§ Set exercise 1
In the cover story on the proposed Moreland Avenue development, how many more cars a day would the project bring?
§ Set exercise 2
From the cover story on the Moreland Avenue development, write out the passage that begins at the words "Traffic. People. Big" and ends after the words "against each other.".

Cover Story: Mayhem on Moreland

Traffic. People. Big retail boxes. Sembler’s plans for Moreland would change intown Atlanta forever.

Some call it Frankenstein, which gives an idea of just how huge is the development proposed for a blighted tract just south of Little Five Points on Moreland Avenue.

Four retail big boxes would anchor the four corners. A Lowe’s, maybe. A Circuit City, perhaps. A grocery store. And yes, probably a Target.

From the street, though, the stores will be practically invisible, shielded by street-front boutique shops and restaurants. At night, you wouldn’t even have to leave; the complex will boast townhomes and lofts. Picture a combination of Virginia-Highland storefronts and suburban retail giants, bumping up against each other.

To get an idea of the size, picture one of the developer’s other projects — the Borders/Home Depot shopping center on Ponce — and triple it. In sheer size alone, the development will dwarf neighboring East Atlanta and Little Five Points.

Now picture the traffic — 20,000 more cars a day streaming south on Moreland through Little Five Points, or north from I-20. All of them filled with drivers who are relieved they don’t have to drive to Buckhead to shop at Target, or eager to grab dinner at a funky new restaurant on Moreland.

Predictably, the neighbors are fighting back. Or at least using their bargaining power to make the project “less negative” — those are the words of Don Bender, the man largely responsible for the look and feel of nearby Little Five Points.

Paul Thompson, president of Organized Neighbors of Edgewood, represents the area in high-stakes negotiations with the developer, which is eager for the residents’ approval so that it can get permission to build.

The neighbors want less retail space and more grass and trees. They want less traffic.

“We have to think about not only how to preserve our quality of life, but how to enhance it,” Thompson says.

This is not a typical case of the “not in my back yard” syndrome. The development will change irrevocably a big chunk of intown Atlanta.

§ Supplied data
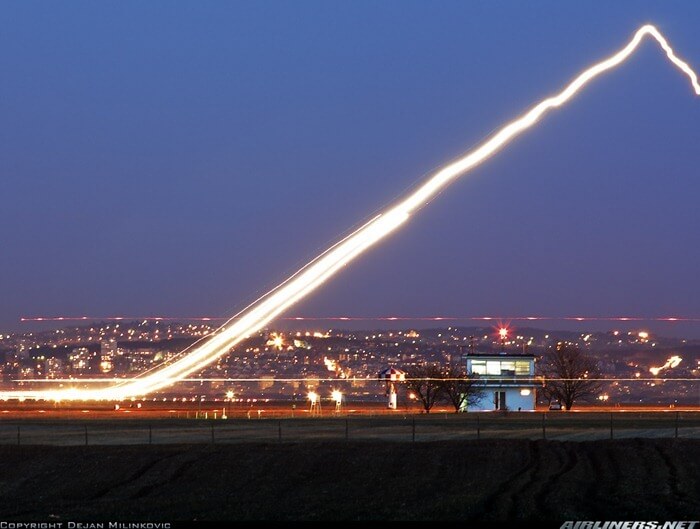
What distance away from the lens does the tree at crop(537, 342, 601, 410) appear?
129125 mm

§ Correct result 1
20,000 more cars a day.

§ Correct result 2
Traffic. People. Big retail boxes. Sembler’s plans for Moreland would change intown Atlanta forever.

Some call it Frankenstein, which gives an idea of just how huge is the development proposed for a blighted tract just south of Little Five Points on Moreland Avenue.

Four retail big boxes would anchor the four corners. A Lowe’s, maybe. A Circuit City, perhaps. A grocery store. And yes, probably a Target.

From the street, though, the stores will be practically invisible, shielded by street-front boutique shops and restaurants. At night, you wouldn’t even have to leave; the complex will boast townhomes and lofts. Picture a combination of Virginia-Highland storefronts and suburban retail giants, bumping up against each other.